-- Passage to read follows --
Alphabetical CD Marathon: D

Of the eight bands collected under the letter ‘D’ in my main CD collection Del Amitri come second only to Depeche Mode in my affections. I you would like to know how I feel about Depeche Mode I kindly refer you to my previous posts (and ask the question where the Dickens have you been?).

I bought Waking Hours on the back of the success of the single Nothing Ever Happens and first saw the band live in 1989. Their live performance rocked and was a pure joy to witness. I remember as an encore they performed a couple of Elvis numbers. Waking Hours became something of manifesto for my love life at the time and the bitter and twisted lyrics of the songs contained in the album Change Everything in 1992 solidified them in that rare musical pantheon inside my head of bands that spoke to me. Listening to the songs now it is no wonder I was such a miserable sod in the 90s. Del Amitri coupled with Depeche Mode equals some quite gloomy thoughts.
-- Passage to read concluded --
-- Data provided follows --
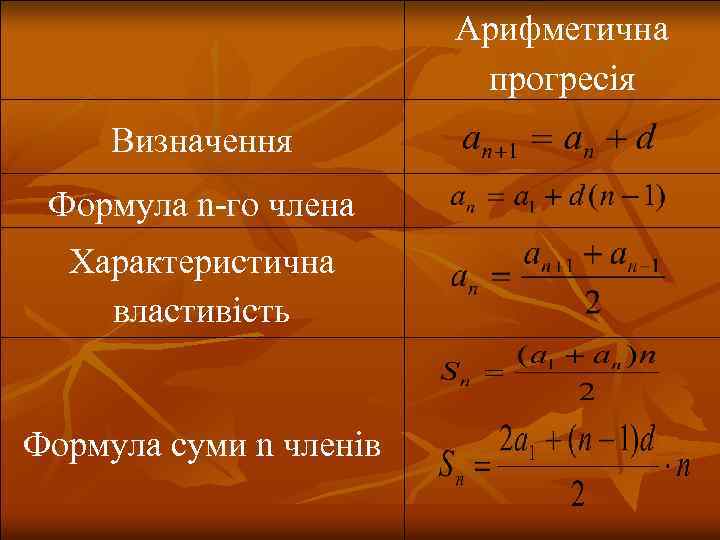 | | Арифметична прогресія |
|---|---|
| Визначення | $a_{n+1} = a_n + d$ |
| Формула n-го члена | $a_n = a_1 + d(n-1)$ |
| Характеристична властивість | $a_n = \frac{a_{n+1} + a_{n-1}}{2}$ |
| Формула суми n членів | $S_n = \frac{(a_1 + a_n)n}{2}$ $S_n = \frac{2a_1 + (n-1)d}{2} \cdot n$ |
-- Data provided concluded --
### What to work on
According to the CD marathon post, in what year did the writer first see Del Amitri live?

### Task result
1989